Facebook Turn Off Political Ads

Anthony Quintano/Flickr (CC-BY)

Facebook offloads its political ads problem to you

The company’s policies around political posts and advertisements have been criticized.


Andrew Wyrich


2020 has been a stressful year, and with the presidential election coming up in just a few months, it’s likely not going to get any better.

Facebook, which has been taking heat for its decision not to moderate posts from President Donald Trump as other social media giants have, announced on Tuesday that it would allow for users to “turn off” political ads moving forward.

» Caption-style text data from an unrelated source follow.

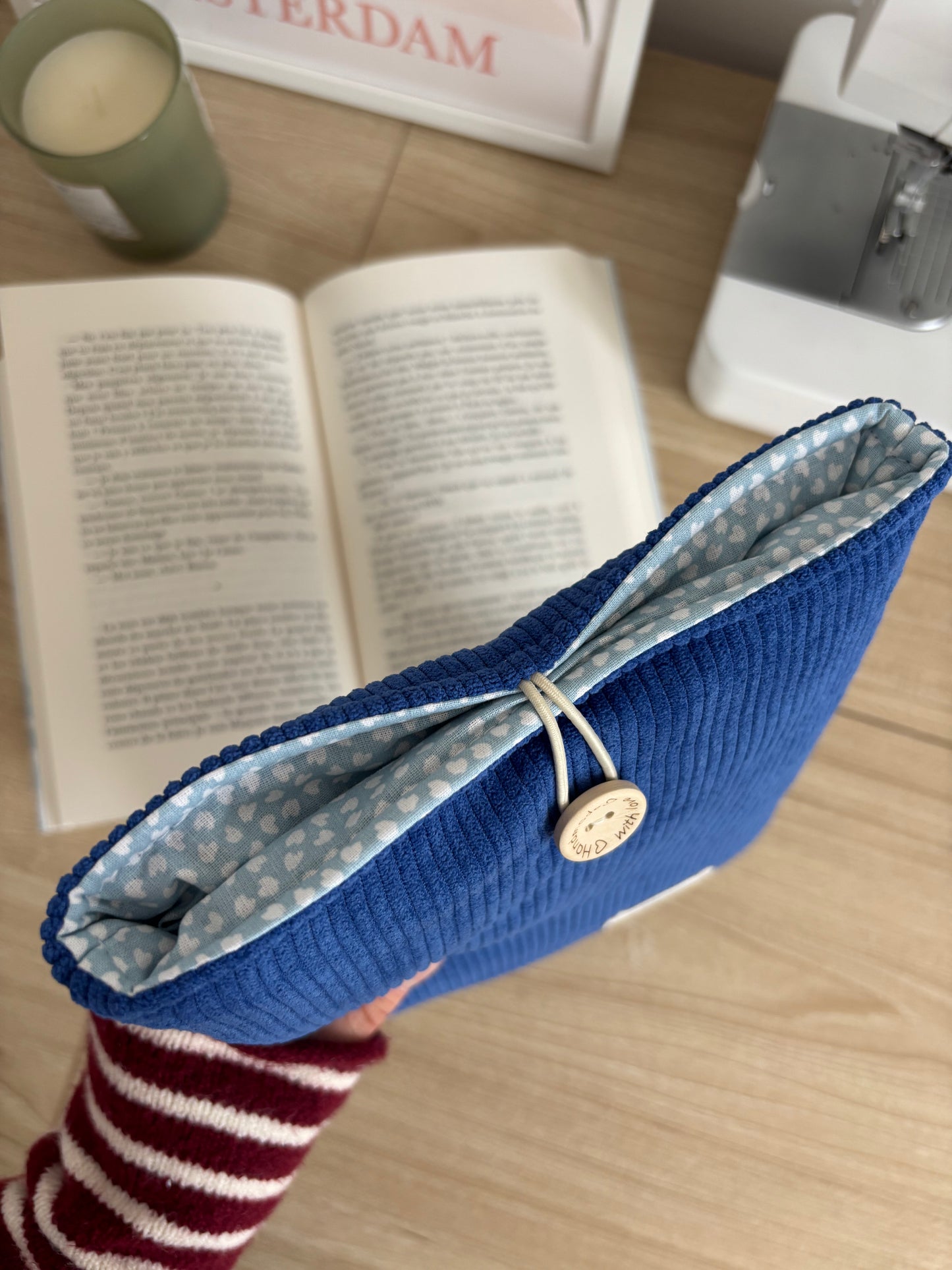 Pochette à livres - N°8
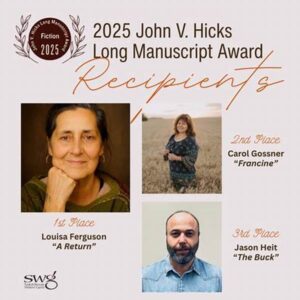 Noteworthy Fiction Award Recipients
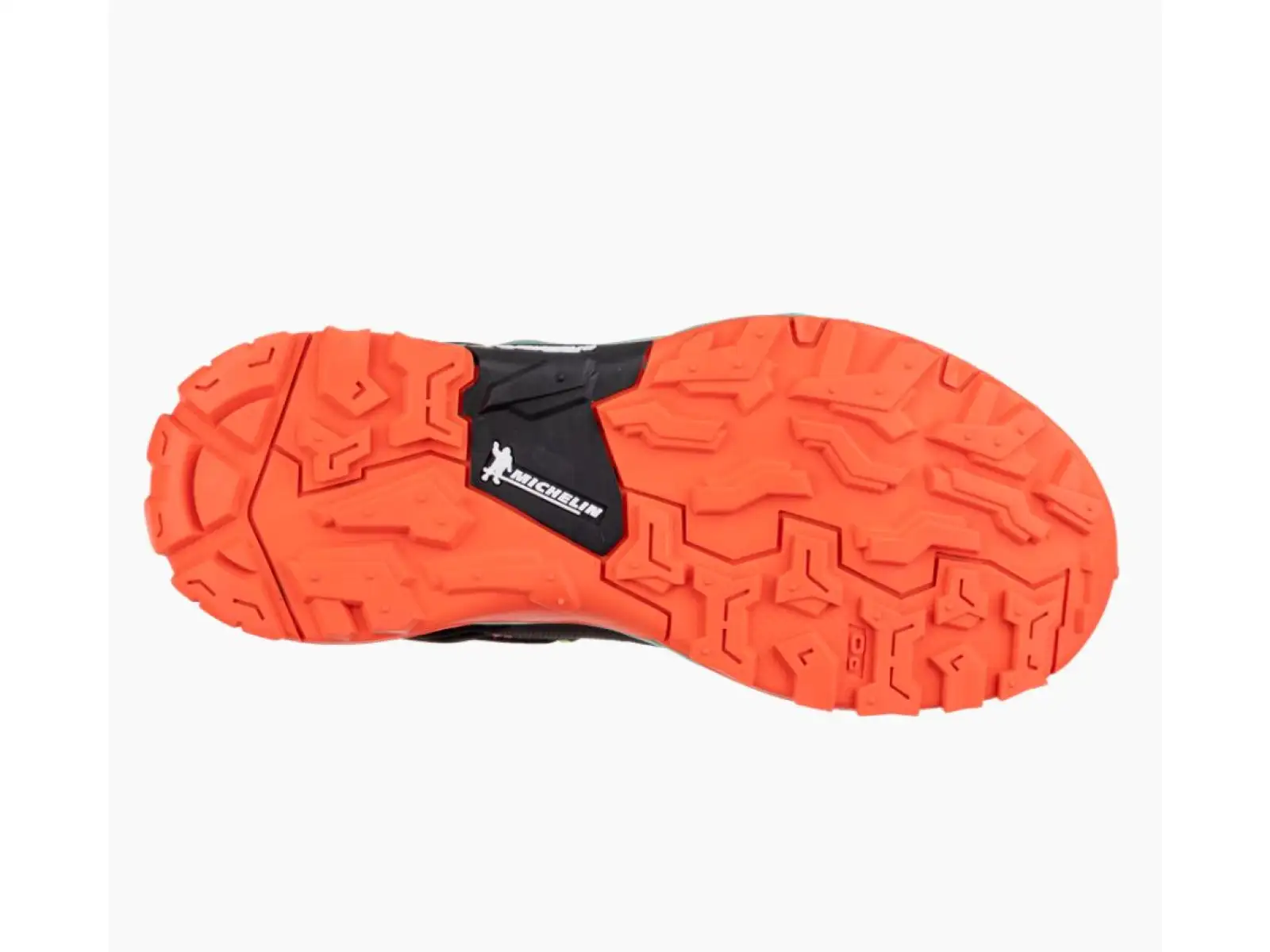 Salewa Alp Trainer Mid GTX dětské outdoorové boty Myrtle Tender Shot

The company said users will be able to turn off all political ads from candidates, Super PACs, social issues, or anything that has a “paid for by” political disclaimer on them on both Facebook and Instagram.

It also admits that the “system isn’t perfect,” so users will be able to flag ads they think are political that might fall through the cracks.

“We’re rolling out this option in the U.S. to start, and we’ll aim to make it available in countries where we have enforcement on ads about social issues, elections, and politics later this fall,” Naomi Gleit, the company’s vice president of product management and social impact, wrote in a blog post.

Facebook’s inaction on Trump’s post isn’t the only political policy that it has faced criticism over. The social media giant’s policy for political ads has also drawn ire, as it essentially allows politicians to say whatever they want—even if they are lying—in ads.

Last week, former Vice President Joe Biden’s campaign blasted Facebook for misinformation on the platform and called for the company to “proactively stem the tide of false information by no longer amplifying untrustworthy content and promptly fact-checking election-related material that goes viral.”

The fact-checking Biden asked Facebook for would stretch to all political advertisements in the two weeks before the 2020 election.

The announcement on Tuesday about turning off political ads came as part of a larger “voting information effort” launched by the company, which aims to “help 4 million people register to vote” and give users information about the upcoming election.